▸ Görev koşulları:
1 > Köşe yazısının “Ben bir şairim.” sözcüklerini içeren yerinden başlayıp “düşkünüz diye düşünüyorum.” sözcüklerinden sonra bitecek bölümünü hiç değiştirmeden tekrarlayın.
2 > Köşe yazısı şu ifadeleri doğruluyor mu: (a) Yazar kendini şair olarak tanıtıyor; (b) mebus sayısı 451'den doğrudan 651'e çıkarılmış; (c) Devlet Bahçeli 7 maaşını bağışlamış? Her birine evet ya da hayır diye cevap verin ve yazıdaki belirleyici sözcükleri tırnak içinde aynen aktarın.

▸ Seçilen metin:
1
SON SÖZ
Ahmet AYAZ
Gaziantep Güneş Gazetesi 1 Nisan 2020
Bu “Son Söz” yazımı devlet yetkililerinin baştan
sona okumalarını istiyorum. Belki ülkeme faydalı olurum diye çaba harcıyorum.
Ben bir şairim. Şairlerde akıl olmaz. Herkes cebini doldurmaya çalışırken,
şairler vatan. millet sevdasına düşer,ve
olumsuzluklar karşısında yanar tutuşurlar. İşte ben de onlardan birisiyim.
Bu ülkemizde, bu
nasıl bir savurganlık? Bir türlü anlayamadım. Bir arkadaşımızın facebook
sayfasına attığı aşağıdaki tabloya bakınca, çok düşündüm ve üzüldüm. Biz bu
kadar güçlü müyüz? Hayır güçlü değiliz, ancak lükse düşkünüz diye düşünüyorum.
Lütfen bakınız şu aşağıdaki tabloya.
Devlet Başkanımız, bakanlarımız ve siyasi partilerimizin genel başkanları da
bir göz atsınlar. Bizim ile Avrupa devletlerinin durumlarını bir mukayese
etsinler. Düşünsünler, savurganlığı önlemek için tedbir alsınlar diyorum. Ama
tedbir almazlar. Mebus sayısı 451 idi, 551 yaptılar. Bununla da yetinmeyip 651
yaptılar. İçlerinden birileri mebus
sayısı 1000 olsun diye meclise teklif getirecek olsa, hemen hemen hepsi
parmak kaldırırlar. Çünkü gelecekte seçilme şansları artacaktır. Menfaatçılık,
devlet kesesinden lüks yaşama zevki kanımıza sinmiş. İş adamlarımız,
sanatçılarımız devlete yardımcı olurlarda, acaba vekillerimizin içinde bir
maaşını devlet bütçesine bağışta bulunan olur mu? Bilemiyorum. Eğer var
ise, buradan sesimi duysunlar
diyorum. Nerede bulacaksınız? Eski Maliye Bakanımız rahmetli Adnan Kahveci
gibilerini. Bakınız Cumhurbaşkanımız Recep Tayyip Erdoğan 7 maaşını, Devlet
Bahçeli 5 maaşını nasıl bağışladılar.

▸ Satır kümesi:
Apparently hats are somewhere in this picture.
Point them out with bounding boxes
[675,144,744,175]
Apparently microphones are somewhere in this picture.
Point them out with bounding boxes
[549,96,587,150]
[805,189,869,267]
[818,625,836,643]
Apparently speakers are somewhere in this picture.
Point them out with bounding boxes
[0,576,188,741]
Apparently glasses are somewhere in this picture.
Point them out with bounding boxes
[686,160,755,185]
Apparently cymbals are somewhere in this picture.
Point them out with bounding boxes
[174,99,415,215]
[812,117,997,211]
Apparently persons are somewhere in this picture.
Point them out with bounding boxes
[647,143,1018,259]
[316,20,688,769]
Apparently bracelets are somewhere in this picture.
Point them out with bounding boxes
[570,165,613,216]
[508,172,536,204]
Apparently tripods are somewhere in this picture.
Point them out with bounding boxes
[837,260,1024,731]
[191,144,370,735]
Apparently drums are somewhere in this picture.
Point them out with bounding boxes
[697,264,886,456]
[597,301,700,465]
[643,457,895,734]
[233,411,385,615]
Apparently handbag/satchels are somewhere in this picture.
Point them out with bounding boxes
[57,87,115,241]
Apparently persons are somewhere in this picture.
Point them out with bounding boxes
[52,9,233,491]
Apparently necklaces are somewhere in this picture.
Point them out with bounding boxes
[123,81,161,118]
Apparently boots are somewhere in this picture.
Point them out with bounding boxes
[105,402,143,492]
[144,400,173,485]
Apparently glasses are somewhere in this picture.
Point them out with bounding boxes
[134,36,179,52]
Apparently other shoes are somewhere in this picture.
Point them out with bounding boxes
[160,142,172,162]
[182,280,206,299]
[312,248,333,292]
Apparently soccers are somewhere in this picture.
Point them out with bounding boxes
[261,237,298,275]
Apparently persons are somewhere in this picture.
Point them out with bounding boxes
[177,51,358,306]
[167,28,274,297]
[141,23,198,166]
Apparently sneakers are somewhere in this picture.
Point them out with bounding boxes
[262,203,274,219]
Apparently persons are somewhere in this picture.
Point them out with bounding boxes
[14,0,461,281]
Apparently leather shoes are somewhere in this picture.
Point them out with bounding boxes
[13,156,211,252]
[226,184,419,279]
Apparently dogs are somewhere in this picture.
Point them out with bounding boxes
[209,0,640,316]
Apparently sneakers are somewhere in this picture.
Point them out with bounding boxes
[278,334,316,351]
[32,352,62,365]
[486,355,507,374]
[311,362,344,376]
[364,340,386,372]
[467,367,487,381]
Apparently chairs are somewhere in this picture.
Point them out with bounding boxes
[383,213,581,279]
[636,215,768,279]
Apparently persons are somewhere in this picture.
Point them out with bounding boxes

▸ Görevlere göre yanıtlar:
1 >
Ben bir şairim. Şairlerde akıl olmaz. Herkes cebini doldurmaya çalışırken,
şairler vatan. millet sevdasına düşer,ve
olumsuzluklar karşısında yanar tutuşurlar. İşte ben de onlardan birisiyim.
Bu ülkemizde, bu
nasıl bir savurganlık? Bir türlü anlayamadım. Bir arkadaşımızın facebook
sayfasına attığı aşağıdaki tabloya bakınca, çok düşündüm ve üzüldüm. Biz bu
kadar güçlü müyüz? Hayır güçlü değiliz, ancak lükse düşkünüz diye düşünüyorum.

2 >
(a) Evet: “Ben bir şairim.”
(b) Hayır: “Mebus sayısı 451 idi, 551 yaptılar. Bununla da yetinmeyip 651 yaptılar.”
(c) Hayır: “Devlet Bahçeli 5 maaşını nasıl bağışladılar.”